JuanBindez/pytubefix

'urllib.error.HTTPError: HTTP Error 403: Forbidden' if download takes more than 30 seconds

Closed this issue ยท 7 comments

This might be related to the other similar issue (#12) JuanBindez submitted about 3 weeks ago.

I have tested this using both the CLI and the Python library. It seems that no matter which YouTube video stream you choose, if the download takes more than 30 seconds, it raises an 'HTTP Error 403' Exception, causing the download to fail.
I have obviously taken into account the other issue, so I made sure to use a short video and to include use_oauth=True and allow_oauth_cache=True in the Python script to test this out.

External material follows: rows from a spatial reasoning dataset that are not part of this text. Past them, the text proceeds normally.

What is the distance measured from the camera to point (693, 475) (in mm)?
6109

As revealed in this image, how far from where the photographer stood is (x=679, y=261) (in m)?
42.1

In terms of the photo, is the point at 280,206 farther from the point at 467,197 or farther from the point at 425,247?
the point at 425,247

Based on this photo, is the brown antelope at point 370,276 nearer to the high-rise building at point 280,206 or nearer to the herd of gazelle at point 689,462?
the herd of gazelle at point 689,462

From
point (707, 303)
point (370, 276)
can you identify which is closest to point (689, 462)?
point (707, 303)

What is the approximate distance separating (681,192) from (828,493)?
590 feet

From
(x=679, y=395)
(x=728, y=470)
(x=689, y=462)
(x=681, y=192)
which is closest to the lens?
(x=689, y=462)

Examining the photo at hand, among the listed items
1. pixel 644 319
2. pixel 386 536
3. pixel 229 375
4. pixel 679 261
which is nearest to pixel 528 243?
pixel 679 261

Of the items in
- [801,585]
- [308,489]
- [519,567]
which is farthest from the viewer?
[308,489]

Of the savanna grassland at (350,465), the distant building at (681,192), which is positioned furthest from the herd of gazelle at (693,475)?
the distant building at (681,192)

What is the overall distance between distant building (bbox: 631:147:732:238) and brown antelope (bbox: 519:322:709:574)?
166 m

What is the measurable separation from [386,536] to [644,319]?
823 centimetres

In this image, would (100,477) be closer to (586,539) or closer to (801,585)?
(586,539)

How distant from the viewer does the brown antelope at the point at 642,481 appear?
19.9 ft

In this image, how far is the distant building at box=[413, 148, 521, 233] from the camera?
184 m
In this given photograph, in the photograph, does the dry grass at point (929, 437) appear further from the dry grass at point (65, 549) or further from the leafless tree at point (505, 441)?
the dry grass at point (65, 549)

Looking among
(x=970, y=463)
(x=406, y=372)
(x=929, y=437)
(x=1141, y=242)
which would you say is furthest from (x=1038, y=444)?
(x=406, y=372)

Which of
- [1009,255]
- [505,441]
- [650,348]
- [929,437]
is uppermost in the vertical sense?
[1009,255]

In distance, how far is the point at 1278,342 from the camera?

I have no idea how the download of streams is handled by pytube, and if internet speed plays a role in it, so the next commands might not work for everyone.
In my case, these commands will raise the HTTP Exception exactly 30 seconds after being executed:

CLI:

pytubefix https://www.youtube.com/watch?v=E8gmARGvPlI --itag 313

Python script:

from pytubefix import YouTube
from pytubefix.cli import on_progress

yt = YouTube(
	'https://www.youtube.com/watch?v=E8gmARGvPlI',
	use_oauth=True,
	allow_oauth_cache=True,
	on_progress_callback=on_progress,
)

# <Stream: itag="313" mime_type="video/webm" res="2160p" fps="25fps" vcodec="vp9" progressive="False" type="video">

uhd_webm_video_only = yt.streams.get_by_itag(313)
uhd_webm_video_only.download()

do a pytubefix https://www.youtube.com/watch?v=E8gmARGvPlI --list, those with progressive="False" will not work

I tried to provide a complete rundown of every stream for that video. Here it is:

Progressive:

<Stream 17 mime="video/3gpp" res="144p" fps="6fps"  vcodec="mp4v.20.3"   acodec="mp4a.40.2"> # Works, took less than 30s
<Stream 18 mime="video/mp4"  res="360p" fps="25fps" vcodec="avc1.42001E" acodec="mp4a.40.2"> # Works, took less than 30s
<Stream 22 mime="video/mp4"  res="720p" fps="25fps" vcodec="avc1.64001F" acodec="mp4a.40.2"> # Works, took less than 30s

Not Progressive:

Video:

Mime 'video/webm' @ 25fps, vcodec 'vp9'

<Stream 313 res="2160p">	# Doesn't work, HTTP 403 after 30s
<Stream 271 res="1440p">	# Doesn't work, HTTP 403 after 30s
<Stream 248 res="1080p">	# Works, took less than 30s
<Stream 247 res="720p">		# Works, took less than 30s
<Stream 244 res="480p">		# Works, took less than 30s
<Stream 243 res="360p">		# Works, took less than 30s
<Stream 242 res="240p">		# Works, took less than 30s
<Stream 278 res="144p">		# Works, took less than 30s

Mime 'video/webm' @ 13fps, vcodec 'vp9'

<Stream 598 res="None">	# Works, took less than 30s

Mime 'video/mp4' @ 25fps, vcodec 'avc1.******'

<Stream 137 res="1080p">	# Works, took less than 30s
<Stream 136 res="720p">		# Works, took less than 30s
<Stream 135 res="480p">		# Works, took less than 30s
<Stream 134 res="360p">		# Works, took less than 30s
<Stream 133 res="240p">		# Works, took less than 30s
<Stream 160 res="144p">		# Works, took less than 30s

Mime 'video/mp4' @ 13fps, vcodec 'avc1.4d400b'

<Stream 597 res="None">		# Works, took less than 30s

Mime 'video/mp4' @ 25fps, vcodec 'av01.0.**M.08'

<Stream 401 res="2160p">	# Doesn't work, HTTP 403 after 30s
<Stream 400 res="1440p">	# Works, took less than 30s
<Stream 399 res="1080p">	# Works, took less than 30s
<Stream 398 res="720p">		# Works, took less than 30s
<Stream 397 res="480p">		# Works, took less than 30s
<Stream 396 res="360p">		# Works, took less than 30s
<Stream 395 res="240p">		# Works, took less than 30s
<Stream 394 res="144p">		# Works, took less than 30s

Audio:

Mime 'audio/mp4', acodec 'mp4a.40.*'

<Stream 599 abr="None">		# Works, took less than 30s
<Stream 139 abr="48kbps">	# Works, took less than 30s
<Stream 140 abr="128kbps">	# Works, took less than 30s

Mime 'audio/webm', acodec 'opus'

<Stream 249 abr="50kbps">	# Works, took less than 30s
<Stream 250 abr="70kbps">	# Works, took less than 30s
<Stream 251 abr="160kbps">	# Works, took less than 30s
<Stream 600 abr="None">		# Works, took less than 30s

In the end, only the streams that would have taken me more than 30 seconds to download(313, 271, 401) failed.
Everything else worked.

I have been having the same issues trying to download long lectures (whether authenticated or unauthenticated).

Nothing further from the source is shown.